From the Frontiers of Science

In these times we need our whole brain on deck- left, right, intuitive, scientific, and the profound neural connections between brain and heart flowing freely. We need to step out of ourselves to connect with and call upon a larger wisdom – which is readily available if we are able to quiet ourselves enough to tune in to these subtle voices. Not an easy task in these times, but a necessary one.

As left brained engineer and astronaut Edgar Mitchell hurtled back toward the earth, he saw it in all its vulnerable beauty, hanging alone in the blackness of space. He underwent a profound mystical experience of the nature of life and the types of knowledge we need to understand it – a combination of our analytic intelligence and our inner wisdom.  In 1973 he founded IONS1 a research institute devoted to exploring the nature of consciousness using both these modalities.

I spoke at the IONS conference recently to make a plea to develop a spiritual ecology, bringing spirituality into conservation and conservation into consciousness discussions through the stories of the Earthfire animals.  To add a visceral, grounded awareness of nature to our thinking and planning – to widen the circle of conversation.

In return I was rewarded by hearing mind-blowing science and ideas from the rich mixture of brilliant researchers which I’m glad to share with you:

Evidence from physics is suggesting that consciousness is not seated in the human brain, but is a fundamental property of the universe, coming before anything: before space, time, matter, form. As the ground of all being, it would be inherent in matter. This idea of a primordial intelligence echoes one of my favorite themes – that intelligence is everywhere in nature, expressed in unique form in each species and each individual – so let’s listen to other intelligences.2 (They say travel is broadening. So is tuning in to non-human life forms and communities).

An extension of this is the idea that the universe itself is a conscious, intelligent, evolving entity, and that we are part of this evolution and can contribute to it.  Research scientist Dr. Dean Radin showed a slide of the complex neuronal interconnections of the human brain – and then a slide of the interconnections of galaxies as shown by our most powerful telescope. They were indistinguishable, suggesting a primary form of organization may exists in all levels of organization – in this case the brain echoing the universe?!
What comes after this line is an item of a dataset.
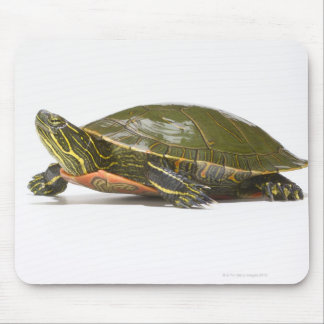 Western painted turtle (Chrysemys picta bellii), Mouse Mat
This also leads to a possible explanation for the experience of telepathy. If the mind is more extensive than the brain and consciousness stretches across space and time, perhaps that is what we are tapping into when we have telepathic experiences. Some of us are better “radio receivers” than others, but under intense emotion we all have the capacity to tap in this. In fact, Rupert Sheldrake’s work on telepathy between humans and their dogs suggests that it happens more easily among social creatures where there are intense emotional bonds (he has researched dogs and parrots among other animals)*.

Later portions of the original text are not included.